TASK DIRECTIONS: The material below contains a line with "category: sylvilagus species" and a line with "category: zebra". Copy exactly those two lines and all lines between them.

EXERCISE INPUT:
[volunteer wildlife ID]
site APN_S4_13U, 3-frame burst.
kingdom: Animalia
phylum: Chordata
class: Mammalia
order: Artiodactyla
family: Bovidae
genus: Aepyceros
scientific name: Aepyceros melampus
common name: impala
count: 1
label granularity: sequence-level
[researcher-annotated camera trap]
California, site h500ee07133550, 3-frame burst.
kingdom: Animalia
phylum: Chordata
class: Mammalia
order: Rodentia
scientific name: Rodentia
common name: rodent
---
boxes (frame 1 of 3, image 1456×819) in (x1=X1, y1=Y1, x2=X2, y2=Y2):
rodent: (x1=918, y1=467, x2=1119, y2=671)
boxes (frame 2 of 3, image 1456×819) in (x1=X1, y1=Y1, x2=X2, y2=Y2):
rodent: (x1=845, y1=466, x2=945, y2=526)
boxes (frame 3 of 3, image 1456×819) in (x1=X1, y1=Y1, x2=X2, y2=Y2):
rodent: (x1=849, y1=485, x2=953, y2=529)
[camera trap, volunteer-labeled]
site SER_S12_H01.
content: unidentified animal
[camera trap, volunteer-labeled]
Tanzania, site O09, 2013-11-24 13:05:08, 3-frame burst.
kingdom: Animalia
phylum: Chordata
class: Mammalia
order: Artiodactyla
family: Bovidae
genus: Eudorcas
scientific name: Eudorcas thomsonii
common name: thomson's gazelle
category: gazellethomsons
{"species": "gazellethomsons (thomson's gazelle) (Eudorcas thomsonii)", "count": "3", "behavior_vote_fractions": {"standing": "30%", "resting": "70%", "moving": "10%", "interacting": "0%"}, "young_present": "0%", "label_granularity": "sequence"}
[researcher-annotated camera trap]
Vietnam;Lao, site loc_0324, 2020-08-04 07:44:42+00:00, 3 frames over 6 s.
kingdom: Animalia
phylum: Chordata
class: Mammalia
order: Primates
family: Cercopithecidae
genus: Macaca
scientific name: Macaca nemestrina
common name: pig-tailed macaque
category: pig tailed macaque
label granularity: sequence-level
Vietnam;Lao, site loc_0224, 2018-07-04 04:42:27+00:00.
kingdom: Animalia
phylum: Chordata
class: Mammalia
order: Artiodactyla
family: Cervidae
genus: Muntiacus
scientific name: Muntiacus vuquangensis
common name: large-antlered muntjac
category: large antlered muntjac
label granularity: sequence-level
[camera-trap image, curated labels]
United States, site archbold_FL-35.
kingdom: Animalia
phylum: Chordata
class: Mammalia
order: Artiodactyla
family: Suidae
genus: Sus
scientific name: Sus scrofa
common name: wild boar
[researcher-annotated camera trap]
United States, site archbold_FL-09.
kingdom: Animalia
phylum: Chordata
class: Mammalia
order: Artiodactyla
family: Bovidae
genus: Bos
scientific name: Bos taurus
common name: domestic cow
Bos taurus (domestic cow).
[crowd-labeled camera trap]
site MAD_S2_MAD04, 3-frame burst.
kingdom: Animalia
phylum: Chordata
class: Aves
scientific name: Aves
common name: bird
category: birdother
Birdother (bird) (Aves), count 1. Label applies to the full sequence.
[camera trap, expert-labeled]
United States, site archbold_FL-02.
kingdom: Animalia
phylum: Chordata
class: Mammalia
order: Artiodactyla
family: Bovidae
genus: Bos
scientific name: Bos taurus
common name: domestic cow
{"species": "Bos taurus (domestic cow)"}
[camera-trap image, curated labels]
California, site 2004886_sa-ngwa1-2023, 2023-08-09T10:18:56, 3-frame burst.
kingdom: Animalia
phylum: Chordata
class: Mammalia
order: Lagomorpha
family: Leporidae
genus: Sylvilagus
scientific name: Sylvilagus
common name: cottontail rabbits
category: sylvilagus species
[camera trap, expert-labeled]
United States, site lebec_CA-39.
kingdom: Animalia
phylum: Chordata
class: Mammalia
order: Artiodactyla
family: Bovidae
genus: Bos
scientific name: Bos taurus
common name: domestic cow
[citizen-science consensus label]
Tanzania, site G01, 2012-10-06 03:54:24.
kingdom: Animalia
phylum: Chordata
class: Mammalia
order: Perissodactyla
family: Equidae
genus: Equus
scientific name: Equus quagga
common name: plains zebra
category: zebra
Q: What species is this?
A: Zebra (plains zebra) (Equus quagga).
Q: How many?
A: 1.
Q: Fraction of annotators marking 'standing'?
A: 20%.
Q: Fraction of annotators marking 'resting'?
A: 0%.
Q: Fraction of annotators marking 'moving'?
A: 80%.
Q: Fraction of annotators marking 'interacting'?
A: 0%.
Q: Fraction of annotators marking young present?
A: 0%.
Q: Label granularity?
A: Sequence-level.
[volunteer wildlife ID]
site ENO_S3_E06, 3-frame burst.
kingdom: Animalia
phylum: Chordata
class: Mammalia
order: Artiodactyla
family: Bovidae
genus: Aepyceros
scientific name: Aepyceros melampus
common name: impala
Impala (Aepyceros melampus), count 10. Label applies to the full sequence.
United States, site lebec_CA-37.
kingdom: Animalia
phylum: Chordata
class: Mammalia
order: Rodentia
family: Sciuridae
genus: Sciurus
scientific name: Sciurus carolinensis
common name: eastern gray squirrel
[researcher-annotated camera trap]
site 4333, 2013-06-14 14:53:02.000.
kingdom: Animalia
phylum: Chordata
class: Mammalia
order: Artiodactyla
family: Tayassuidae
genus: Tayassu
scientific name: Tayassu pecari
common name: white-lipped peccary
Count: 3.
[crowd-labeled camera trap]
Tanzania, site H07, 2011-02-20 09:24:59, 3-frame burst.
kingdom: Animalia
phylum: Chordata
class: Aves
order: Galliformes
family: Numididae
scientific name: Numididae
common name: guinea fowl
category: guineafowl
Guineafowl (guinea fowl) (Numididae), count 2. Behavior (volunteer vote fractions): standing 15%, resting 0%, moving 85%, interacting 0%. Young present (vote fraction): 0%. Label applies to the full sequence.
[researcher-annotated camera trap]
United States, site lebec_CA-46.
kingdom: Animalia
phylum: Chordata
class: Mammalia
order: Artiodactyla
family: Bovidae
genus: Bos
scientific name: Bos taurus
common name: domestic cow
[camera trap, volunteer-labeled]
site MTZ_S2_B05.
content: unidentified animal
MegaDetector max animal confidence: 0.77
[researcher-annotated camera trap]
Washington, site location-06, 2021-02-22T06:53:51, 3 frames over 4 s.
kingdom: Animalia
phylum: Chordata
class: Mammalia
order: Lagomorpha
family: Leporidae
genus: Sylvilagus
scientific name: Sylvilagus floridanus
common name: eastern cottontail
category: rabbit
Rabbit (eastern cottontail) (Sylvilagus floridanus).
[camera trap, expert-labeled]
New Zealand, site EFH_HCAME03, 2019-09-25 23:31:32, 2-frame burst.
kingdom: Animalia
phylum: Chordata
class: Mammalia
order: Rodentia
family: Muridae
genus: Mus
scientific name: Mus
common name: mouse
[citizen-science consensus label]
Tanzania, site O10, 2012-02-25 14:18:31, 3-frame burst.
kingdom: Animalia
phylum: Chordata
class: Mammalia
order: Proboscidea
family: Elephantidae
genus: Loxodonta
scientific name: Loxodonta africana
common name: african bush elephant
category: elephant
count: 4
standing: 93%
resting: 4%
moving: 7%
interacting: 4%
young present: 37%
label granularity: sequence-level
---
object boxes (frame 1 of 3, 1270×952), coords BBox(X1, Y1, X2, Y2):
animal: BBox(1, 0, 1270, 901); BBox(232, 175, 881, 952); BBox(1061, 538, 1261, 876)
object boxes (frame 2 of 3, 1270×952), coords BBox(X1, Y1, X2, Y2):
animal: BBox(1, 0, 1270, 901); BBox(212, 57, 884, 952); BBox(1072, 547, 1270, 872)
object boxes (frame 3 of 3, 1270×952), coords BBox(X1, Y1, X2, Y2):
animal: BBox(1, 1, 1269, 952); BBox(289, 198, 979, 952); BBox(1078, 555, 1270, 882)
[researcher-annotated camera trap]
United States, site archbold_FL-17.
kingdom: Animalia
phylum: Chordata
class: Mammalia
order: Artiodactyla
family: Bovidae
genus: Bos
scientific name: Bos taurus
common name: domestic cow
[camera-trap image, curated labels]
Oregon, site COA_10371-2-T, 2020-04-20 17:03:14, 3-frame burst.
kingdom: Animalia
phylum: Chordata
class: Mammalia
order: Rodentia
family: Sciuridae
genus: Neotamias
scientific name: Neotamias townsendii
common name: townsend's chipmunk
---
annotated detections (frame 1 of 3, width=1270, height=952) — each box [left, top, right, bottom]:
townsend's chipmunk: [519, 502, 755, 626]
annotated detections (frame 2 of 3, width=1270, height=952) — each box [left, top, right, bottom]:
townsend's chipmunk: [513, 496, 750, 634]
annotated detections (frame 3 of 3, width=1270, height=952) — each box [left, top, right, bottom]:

REPLY TO THE EXERCISE:
category: sylvilagus species
[camera trap, expert-labeled]
United States, site lebec_CA-39.
kingdom: Animalia
phylum: Chordata
class: Mammalia
order: Artiodactyla
family: Bovidae
genus: Bos
scientific name: Bos taurus
common name: domestic cow
[citizen-science consensus label]
Tanzania, site G01, 2012-10-06 03:54:24.
kingdom: Animalia
phylum: Chordata
class: Mammalia
order: Perissodactyla
family: Equidae
genus: Equus
scientific name: Equus quagga
common name: plains zebra
category: zebra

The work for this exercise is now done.